二进制'*'：找不到全局运算符，它接受类型'统计者'（或者没有可接受的转换）

Question

I am trying to overload my operators its really just a class that holds arithmetic functions and a sequence of array variables.

But when i am overloading my (*) multiplication operator i get this error:

     binary '*' : no global operator found which takes type 'statistician' 
(or there is no acceptable conversion)

This happens when my code tries to do: s = 2*u; in main.cpp

where s, and u are statistician classes.

statistician = my class

(statistician.h)

class statistician  
{
... other functions & variables...

const statistician statistician::operator*(const statistician &other) const;

..... more overloads...

};

Any help would be awesome thanks!!

Answer 1

Declare a namespace scope operator* , so that you can also have a convertible operand on the left hand side that is not of type statistician .

statistician operator*(const statistician &left, const statistician &right) {
  // ...
}

Needless to say that you should remove the in-class one then, and you need a converting constructor to take the int .

Answer 2

This is exactly why binary operators like * or + should be non-member.

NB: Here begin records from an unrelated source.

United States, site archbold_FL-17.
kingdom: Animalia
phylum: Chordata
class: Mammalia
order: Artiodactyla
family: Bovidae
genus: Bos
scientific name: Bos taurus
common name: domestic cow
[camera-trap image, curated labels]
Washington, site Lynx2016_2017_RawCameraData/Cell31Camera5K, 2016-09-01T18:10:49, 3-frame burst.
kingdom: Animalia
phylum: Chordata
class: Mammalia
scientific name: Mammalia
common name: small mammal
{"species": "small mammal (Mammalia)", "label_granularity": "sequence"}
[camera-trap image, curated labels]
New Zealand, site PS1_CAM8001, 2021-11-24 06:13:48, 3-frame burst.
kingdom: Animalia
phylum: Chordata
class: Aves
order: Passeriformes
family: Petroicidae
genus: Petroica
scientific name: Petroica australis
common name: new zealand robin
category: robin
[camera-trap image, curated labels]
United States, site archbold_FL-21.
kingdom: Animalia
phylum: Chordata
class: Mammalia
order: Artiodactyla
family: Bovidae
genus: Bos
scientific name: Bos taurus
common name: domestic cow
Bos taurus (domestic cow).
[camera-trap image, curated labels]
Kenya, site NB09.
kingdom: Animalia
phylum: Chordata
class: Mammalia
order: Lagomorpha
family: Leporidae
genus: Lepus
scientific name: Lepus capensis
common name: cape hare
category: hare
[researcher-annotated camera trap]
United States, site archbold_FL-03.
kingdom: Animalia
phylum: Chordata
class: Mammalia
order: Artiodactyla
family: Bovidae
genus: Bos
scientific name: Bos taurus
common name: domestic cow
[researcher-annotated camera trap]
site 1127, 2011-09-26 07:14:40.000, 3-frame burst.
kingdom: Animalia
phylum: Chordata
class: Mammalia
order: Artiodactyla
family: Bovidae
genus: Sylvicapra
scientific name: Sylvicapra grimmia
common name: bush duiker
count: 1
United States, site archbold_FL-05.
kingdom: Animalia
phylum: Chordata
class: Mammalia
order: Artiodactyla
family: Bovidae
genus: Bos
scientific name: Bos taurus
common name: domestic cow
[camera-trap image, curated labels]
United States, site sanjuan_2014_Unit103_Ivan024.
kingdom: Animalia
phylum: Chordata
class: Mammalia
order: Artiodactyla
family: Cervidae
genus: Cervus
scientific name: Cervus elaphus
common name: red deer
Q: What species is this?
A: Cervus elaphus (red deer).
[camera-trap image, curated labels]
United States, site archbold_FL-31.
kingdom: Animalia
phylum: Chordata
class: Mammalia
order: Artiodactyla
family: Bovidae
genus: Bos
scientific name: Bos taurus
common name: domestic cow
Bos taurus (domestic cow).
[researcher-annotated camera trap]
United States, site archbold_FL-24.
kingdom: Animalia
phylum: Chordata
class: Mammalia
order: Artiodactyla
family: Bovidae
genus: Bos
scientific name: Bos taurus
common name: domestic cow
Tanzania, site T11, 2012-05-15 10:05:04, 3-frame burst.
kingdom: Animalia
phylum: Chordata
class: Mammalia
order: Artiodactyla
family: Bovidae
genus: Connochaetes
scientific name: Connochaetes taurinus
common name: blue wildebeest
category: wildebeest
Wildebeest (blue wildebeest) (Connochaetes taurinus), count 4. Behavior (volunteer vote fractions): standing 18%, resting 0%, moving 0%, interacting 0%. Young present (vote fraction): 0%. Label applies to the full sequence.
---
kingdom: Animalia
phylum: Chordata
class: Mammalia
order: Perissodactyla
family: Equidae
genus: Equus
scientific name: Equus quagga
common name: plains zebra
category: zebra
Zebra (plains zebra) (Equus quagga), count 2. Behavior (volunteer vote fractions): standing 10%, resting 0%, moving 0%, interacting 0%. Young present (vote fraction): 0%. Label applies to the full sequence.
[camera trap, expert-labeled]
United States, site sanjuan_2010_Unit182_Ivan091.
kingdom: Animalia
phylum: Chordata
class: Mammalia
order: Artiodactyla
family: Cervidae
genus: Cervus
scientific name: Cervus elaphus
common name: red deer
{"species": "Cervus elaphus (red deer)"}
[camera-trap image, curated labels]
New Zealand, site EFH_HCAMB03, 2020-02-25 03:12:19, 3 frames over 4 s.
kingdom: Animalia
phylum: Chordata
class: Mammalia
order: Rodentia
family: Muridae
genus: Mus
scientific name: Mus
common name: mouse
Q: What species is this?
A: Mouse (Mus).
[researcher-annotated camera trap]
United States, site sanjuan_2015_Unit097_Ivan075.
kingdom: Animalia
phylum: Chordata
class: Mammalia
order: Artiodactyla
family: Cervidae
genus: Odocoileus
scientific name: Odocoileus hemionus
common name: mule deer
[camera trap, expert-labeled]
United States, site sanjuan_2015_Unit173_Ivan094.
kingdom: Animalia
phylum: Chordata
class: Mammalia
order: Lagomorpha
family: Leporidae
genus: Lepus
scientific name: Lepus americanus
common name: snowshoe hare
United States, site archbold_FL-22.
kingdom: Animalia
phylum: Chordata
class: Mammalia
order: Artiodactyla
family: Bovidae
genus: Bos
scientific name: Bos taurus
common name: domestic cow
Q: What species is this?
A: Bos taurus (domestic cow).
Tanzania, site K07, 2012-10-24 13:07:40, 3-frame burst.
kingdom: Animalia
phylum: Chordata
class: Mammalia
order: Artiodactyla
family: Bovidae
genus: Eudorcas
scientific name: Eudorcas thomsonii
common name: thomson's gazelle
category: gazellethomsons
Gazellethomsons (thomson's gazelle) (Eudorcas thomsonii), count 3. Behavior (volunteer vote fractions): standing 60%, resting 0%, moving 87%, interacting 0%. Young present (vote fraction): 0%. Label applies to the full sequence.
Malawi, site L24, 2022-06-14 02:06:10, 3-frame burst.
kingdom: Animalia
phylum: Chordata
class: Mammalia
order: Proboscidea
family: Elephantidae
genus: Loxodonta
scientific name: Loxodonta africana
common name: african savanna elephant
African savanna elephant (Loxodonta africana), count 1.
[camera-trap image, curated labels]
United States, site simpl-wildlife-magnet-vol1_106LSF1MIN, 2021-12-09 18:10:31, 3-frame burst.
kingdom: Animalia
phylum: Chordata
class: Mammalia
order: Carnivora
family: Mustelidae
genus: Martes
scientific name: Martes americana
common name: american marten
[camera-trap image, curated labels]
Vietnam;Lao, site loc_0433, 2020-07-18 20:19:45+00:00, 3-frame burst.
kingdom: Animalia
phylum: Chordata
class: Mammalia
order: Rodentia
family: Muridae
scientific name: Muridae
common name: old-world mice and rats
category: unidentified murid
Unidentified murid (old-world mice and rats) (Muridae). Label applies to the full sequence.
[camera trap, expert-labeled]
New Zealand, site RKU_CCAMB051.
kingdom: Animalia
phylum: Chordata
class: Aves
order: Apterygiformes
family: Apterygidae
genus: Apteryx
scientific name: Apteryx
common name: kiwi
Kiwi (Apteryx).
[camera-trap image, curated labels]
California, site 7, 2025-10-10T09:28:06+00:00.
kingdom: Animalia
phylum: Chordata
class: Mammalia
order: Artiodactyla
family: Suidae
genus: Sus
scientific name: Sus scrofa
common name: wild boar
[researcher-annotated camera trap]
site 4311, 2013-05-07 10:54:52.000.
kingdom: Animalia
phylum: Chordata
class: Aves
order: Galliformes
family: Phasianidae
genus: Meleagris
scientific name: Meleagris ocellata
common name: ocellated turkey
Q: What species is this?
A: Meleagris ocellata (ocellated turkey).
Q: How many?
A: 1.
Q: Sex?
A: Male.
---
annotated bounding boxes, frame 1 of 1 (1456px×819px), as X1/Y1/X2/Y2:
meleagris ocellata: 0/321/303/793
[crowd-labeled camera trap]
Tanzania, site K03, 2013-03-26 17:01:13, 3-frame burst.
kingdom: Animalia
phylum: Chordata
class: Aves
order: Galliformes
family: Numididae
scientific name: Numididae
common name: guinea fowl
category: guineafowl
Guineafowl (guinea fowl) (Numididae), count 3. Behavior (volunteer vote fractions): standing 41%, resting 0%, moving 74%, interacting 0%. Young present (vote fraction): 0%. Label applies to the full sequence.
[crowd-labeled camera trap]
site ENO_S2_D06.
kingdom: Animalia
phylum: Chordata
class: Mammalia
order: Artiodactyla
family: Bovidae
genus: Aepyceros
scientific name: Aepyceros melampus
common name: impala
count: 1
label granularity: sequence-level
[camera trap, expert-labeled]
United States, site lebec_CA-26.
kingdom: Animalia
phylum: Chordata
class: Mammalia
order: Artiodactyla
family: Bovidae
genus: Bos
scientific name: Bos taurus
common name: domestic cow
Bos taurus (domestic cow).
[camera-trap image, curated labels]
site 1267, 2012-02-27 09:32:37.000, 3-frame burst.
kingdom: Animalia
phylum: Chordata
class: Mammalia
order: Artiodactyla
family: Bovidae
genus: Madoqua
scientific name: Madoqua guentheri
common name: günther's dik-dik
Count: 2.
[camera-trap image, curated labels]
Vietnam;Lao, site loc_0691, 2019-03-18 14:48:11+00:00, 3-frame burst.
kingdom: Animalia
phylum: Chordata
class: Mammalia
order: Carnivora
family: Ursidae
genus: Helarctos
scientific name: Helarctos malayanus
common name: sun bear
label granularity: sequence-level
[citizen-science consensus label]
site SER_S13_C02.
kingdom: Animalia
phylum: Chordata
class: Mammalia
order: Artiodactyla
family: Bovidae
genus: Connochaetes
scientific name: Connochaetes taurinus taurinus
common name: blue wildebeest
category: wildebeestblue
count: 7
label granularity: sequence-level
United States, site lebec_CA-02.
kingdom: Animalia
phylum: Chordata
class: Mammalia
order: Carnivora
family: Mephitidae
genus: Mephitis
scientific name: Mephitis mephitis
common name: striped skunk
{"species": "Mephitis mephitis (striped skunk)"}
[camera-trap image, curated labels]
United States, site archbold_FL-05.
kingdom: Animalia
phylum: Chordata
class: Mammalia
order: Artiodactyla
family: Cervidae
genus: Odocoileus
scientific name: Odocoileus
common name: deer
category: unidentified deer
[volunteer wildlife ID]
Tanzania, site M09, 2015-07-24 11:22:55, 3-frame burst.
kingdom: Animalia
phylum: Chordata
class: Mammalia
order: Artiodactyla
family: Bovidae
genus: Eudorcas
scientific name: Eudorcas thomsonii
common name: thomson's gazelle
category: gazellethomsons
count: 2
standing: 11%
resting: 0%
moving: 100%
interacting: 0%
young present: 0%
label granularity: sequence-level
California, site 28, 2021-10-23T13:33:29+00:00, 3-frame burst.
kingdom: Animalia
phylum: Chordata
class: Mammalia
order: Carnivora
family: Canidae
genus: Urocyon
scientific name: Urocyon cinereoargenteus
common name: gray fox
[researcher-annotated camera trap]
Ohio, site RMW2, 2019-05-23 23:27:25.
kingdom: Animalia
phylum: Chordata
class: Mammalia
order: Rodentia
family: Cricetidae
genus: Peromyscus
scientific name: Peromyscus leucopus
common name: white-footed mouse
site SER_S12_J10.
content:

If you did s = u * 2 , it would have worked, assuming that you have a non-explicit constructor for statistician that takes a single int argument. However, 2 * u does not work, because 2 is not a statistician , and int is not a class with a member operator* .

For this to work right, you should define a non-member operator* and make it a friend of statistician :

statistician operator*(const statistician &left, const statistician &right);

You also need to either define other versions of operator* that take integers (or whatever other types you wish to be able to "multiply") or define non-explicit constructors for statistician to enable implicit conversion.